▸ **WHAT IS NEEDED**: Reproduce word for word the part of the entries that opens with the line containing "Can you tell whether" and closes with the last line of the entries, both included.
-=-=-=-=-
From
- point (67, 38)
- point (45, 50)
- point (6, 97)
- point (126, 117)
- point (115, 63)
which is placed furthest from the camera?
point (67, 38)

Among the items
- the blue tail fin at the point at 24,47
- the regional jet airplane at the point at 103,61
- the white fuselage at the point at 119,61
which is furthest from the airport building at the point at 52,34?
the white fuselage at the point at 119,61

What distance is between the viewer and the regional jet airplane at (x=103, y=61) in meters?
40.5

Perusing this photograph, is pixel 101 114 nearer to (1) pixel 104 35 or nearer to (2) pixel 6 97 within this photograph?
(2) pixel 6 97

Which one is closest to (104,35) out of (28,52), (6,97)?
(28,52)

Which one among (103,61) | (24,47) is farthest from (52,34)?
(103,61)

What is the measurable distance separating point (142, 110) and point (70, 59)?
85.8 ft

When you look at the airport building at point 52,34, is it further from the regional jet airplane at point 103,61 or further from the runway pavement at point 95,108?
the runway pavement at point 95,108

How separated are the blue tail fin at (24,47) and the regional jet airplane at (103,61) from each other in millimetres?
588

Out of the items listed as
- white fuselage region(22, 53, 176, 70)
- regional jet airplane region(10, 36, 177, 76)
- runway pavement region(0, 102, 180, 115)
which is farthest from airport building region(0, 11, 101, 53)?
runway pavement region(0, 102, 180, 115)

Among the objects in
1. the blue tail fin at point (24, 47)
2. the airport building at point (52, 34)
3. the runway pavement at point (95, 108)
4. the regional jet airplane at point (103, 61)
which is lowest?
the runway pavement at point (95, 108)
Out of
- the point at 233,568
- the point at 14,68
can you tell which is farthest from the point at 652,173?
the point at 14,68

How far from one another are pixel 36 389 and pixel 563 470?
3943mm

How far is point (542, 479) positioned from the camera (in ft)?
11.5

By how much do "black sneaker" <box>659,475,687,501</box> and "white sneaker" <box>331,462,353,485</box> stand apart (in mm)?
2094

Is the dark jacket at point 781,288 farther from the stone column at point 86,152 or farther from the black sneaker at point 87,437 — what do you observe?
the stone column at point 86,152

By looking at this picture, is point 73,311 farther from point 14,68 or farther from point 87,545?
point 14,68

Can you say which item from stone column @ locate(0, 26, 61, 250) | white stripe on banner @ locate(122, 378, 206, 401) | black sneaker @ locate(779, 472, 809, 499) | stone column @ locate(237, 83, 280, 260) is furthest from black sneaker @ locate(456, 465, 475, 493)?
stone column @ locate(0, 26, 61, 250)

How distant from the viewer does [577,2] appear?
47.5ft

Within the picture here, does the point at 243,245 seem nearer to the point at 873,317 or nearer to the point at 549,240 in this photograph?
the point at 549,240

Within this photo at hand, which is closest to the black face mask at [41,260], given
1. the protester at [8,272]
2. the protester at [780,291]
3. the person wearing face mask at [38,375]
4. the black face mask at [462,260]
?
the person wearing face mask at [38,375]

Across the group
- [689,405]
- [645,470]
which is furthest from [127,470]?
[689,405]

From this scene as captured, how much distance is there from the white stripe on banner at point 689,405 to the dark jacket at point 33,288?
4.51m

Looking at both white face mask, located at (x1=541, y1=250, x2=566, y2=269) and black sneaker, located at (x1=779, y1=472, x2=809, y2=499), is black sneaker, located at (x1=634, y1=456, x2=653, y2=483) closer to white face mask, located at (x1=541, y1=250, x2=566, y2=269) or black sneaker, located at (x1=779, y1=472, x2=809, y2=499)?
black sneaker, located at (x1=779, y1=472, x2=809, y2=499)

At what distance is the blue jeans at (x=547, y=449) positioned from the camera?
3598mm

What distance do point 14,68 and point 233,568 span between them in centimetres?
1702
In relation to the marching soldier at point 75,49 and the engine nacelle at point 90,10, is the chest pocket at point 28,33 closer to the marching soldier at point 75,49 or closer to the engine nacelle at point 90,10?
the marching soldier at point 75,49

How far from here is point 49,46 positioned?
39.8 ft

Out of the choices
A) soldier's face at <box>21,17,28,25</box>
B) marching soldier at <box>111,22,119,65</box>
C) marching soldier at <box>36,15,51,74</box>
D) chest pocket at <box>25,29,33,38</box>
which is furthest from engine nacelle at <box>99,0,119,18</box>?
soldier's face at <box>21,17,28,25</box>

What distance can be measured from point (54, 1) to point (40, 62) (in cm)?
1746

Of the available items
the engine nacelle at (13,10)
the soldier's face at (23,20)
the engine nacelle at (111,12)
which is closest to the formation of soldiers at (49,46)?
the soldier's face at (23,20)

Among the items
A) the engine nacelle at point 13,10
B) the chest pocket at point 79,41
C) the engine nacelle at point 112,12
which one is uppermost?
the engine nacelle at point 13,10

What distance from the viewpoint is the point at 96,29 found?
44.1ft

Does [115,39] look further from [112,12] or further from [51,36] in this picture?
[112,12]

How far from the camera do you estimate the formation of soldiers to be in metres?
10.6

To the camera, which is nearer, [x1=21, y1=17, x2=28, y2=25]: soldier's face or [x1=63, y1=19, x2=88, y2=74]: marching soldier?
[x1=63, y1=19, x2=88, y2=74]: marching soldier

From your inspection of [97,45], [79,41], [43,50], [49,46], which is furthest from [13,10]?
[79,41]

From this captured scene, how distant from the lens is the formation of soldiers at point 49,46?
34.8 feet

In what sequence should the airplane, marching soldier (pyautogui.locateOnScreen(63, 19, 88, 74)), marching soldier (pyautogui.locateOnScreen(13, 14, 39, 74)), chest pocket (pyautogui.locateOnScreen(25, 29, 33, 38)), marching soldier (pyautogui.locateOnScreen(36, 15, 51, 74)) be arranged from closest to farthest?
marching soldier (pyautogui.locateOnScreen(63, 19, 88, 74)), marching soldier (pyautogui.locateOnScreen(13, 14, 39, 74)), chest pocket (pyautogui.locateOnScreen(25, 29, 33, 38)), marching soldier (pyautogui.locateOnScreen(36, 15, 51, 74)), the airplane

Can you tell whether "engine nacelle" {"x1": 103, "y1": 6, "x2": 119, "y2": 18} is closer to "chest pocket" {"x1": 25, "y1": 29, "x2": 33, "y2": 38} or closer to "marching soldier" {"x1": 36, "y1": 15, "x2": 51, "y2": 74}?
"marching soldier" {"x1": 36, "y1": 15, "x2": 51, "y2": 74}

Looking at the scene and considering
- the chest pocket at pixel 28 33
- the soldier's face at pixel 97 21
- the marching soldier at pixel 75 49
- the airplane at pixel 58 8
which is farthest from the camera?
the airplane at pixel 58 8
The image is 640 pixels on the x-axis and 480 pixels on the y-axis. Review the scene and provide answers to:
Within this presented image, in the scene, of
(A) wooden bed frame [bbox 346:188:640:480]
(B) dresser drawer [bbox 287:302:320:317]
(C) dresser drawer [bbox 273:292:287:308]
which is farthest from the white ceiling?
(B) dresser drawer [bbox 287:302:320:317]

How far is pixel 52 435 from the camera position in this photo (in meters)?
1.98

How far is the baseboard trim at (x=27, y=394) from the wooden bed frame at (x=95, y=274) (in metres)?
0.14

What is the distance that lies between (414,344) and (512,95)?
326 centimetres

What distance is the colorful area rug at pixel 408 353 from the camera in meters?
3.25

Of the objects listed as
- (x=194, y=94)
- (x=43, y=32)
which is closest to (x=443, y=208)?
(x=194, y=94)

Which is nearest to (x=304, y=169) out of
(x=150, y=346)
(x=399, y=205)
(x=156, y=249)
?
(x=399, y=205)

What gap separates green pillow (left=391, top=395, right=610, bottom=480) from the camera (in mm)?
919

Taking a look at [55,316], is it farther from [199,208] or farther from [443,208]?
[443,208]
-=-=-=-=-
▸ **TASK ANSWER**:
Can you tell whether "engine nacelle" {"x1": 103, "y1": 6, "x2": 119, "y2": 18} is closer to "chest pocket" {"x1": 25, "y1": 29, "x2": 33, "y2": 38} or closer to "marching soldier" {"x1": 36, "y1": 15, "x2": 51, "y2": 74}?
"marching soldier" {"x1": 36, "y1": 15, "x2": 51, "y2": 74}

Looking at the scene and considering
- the chest pocket at pixel 28 33
- the soldier's face at pixel 97 21
- the marching soldier at pixel 75 49
- the airplane at pixel 58 8
which is farthest from the camera?
the airplane at pixel 58 8
The image is 640 pixels on the x-axis and 480 pixels on the y-axis. Review the scene and provide answers to:
Within this presented image, in the scene, of
(A) wooden bed frame [bbox 346:188:640:480]
(B) dresser drawer [bbox 287:302:320:317]
(C) dresser drawer [bbox 273:292:287:308]
which is farthest from the white ceiling?
(B) dresser drawer [bbox 287:302:320:317]

How far is pixel 52 435 from the camera position in this photo (in meters)?
1.98

How far is the baseboard trim at (x=27, y=394) from the wooden bed frame at (x=95, y=274) (in metres)?
0.14

What is the distance that lies between (414,344) and (512,95)?
326 centimetres

What distance is the colorful area rug at pixel 408 353 from the camera in meters?
3.25

Of the objects listed as
- (x=194, y=94)
- (x=43, y=32)
which is closest to (x=443, y=208)?
(x=194, y=94)

Which is nearest to (x=304, y=169) out of
(x=150, y=346)
(x=399, y=205)
(x=156, y=249)
?
(x=399, y=205)

What gap separates green pillow (left=391, top=395, right=610, bottom=480) from the camera (in mm)?
919

Taking a look at [55,316], is it farther from [199,208] or farther from [443,208]?
[443,208]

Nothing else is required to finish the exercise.